Ce livre a servi de base à la série Masters of the Air qui a été mise en ligne début 2024. Ne vous laissez pas abuser par le sous-titre, si l’histoire du 100th Bomb Group est évoquée en filigrane, il ne s’agit en rien d’un historique détaillé du « centième sanglant », traduction littérale du surnom de ce Group, « the Bloody Hundredth ». Cet opus est surtout l’autobiographie de Harry Crosby, navigateur à bord d’un B-17. Il est l’un des rares rescapés des premiers équipages du Group arrivés en Grande-Bretagne au début de l’été 1943.
L’ouvrage est découpé en 28 chapitres, ce qui lui donne du rythme, avec des titres évocateurs. Le récit est classiquement chronologique, et commence vraiment avec l’arrivée en Grande-Bretagne. Toutes les missions ne sont pas détaillées, seulement les plus marquantes. Ce qui marque le plus, c’est le manque de confiance en soi de l’auteur, une constante tout au long du livre. Pourtant, il est sorti breveté de son école de navigation. S’il aurait pu se sentir dépassé lors de ses premières missions et gagner en confiance avec l’expérience, cela ne semble pas avoir été le cas.
L’importante attrition au cours de l’été et de l’automne 1943 propulse Harry Crosby comme navigateur de tête. Ses qualités sont reconnues par les autres, en total contraste avec son propre ressenti. Puis il est promu chef navigateur du Group, et là encore il ne semble pas comprendre pourquoi.
Plus que l’autobiographie, c’est l’analyse sociologique des personnels navigants, des combattants, qui donne son intérêt au livre. Harry Crosby a ce recul rare, chez les anciens combattants. Il observe avec justesse les comportements entre les « romantiques » et les « néo-classiques ». Sa carrière d’après-guerre dans l’enseignement de la rhétorique n’est certainement pas pour rien dans l’élévation du point de vue qu’il exprime.
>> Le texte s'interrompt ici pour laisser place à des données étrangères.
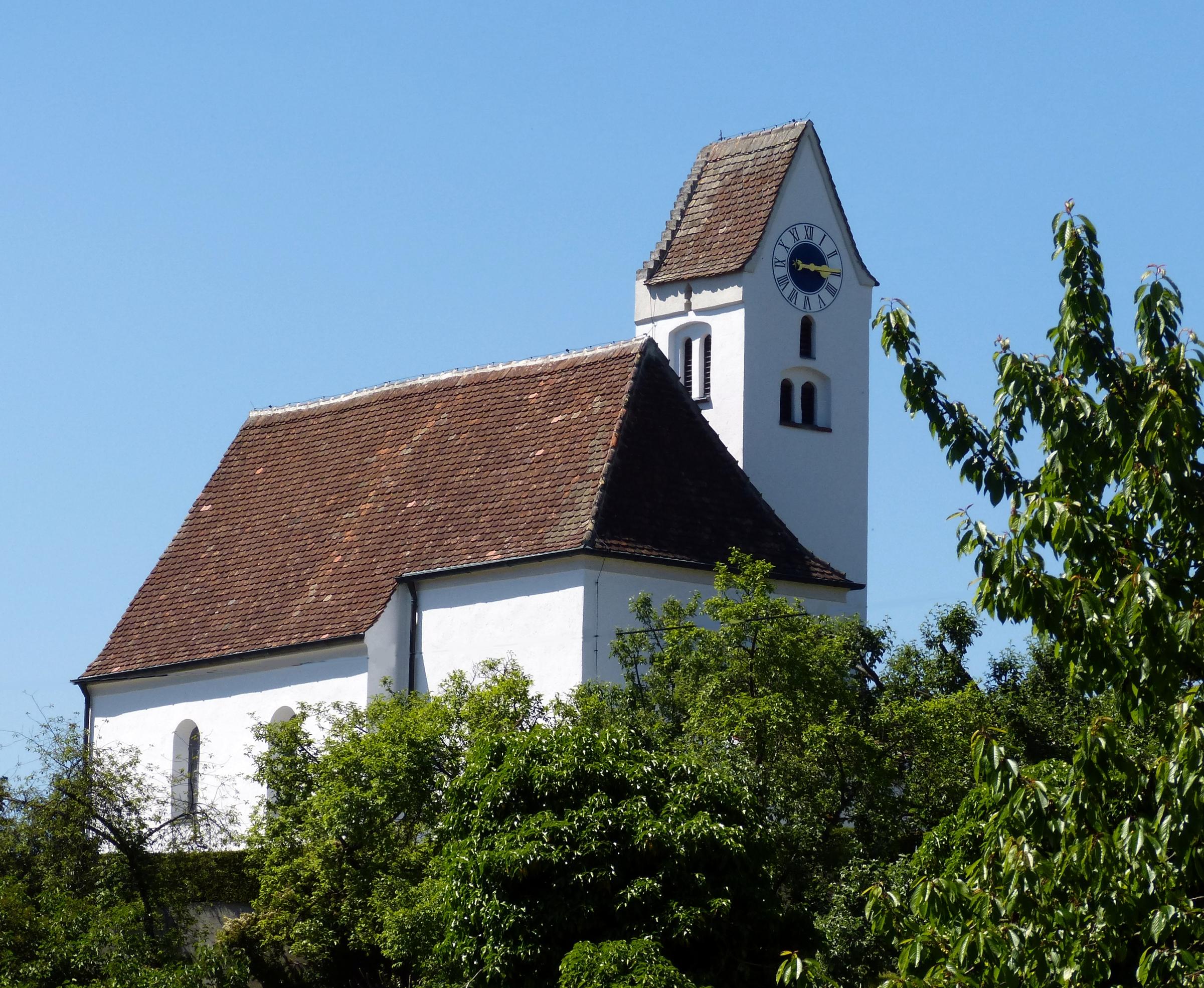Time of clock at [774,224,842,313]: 3:15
La traduction et la supervision aéronautique et historique sont réussies. Bravo à Sylvain Savarin et Iza Bazin. Tout au plus notera-t-on quelques rares erreurs mineures eu égard à la taille du volume, ou la francisation en Est-Anglie qui étonne, tant le nom original d’East Anglia est quasiment toujours utilisé. Il est à signaler que la première édition américaine date de 1993, suivie d’une seconde en 2001 et d’une troisième en 2024, année de la publication de cette traduction. Harry Crosby, qui nous a quitté en 2010 n’aura donc pas connu les suites données à son autobiographie « A wing and a prayer ».
L’iconographie est rassemblée dans un cahier final de 14 pages, et non dans le corps du texte. Elle illustre bien le sujet couvert, mais elle est desservie par le papier de qualité ordinaire, identique à celui du texte, ce qui est vraiment dommage. Quelques présentations graphiques, comme par exemple la formation lors du raid contre Ratisbonne le 17 août 1943, auraient gagnées à être mieux mises en valeur.
En complément du visionnage de la série Masters of the Air, cette lecture permet, avec l’énorme avantage d’être en langue française, de comprendre un peu mieux, et avec un œil différent, l’histoire et le vécu de ces combattants, de ces missions devenues mythiques, ainsi que les relations entre Américains et Britanniques. Assurément une réussite avec ce point de vue atypique, et de l’intérieur.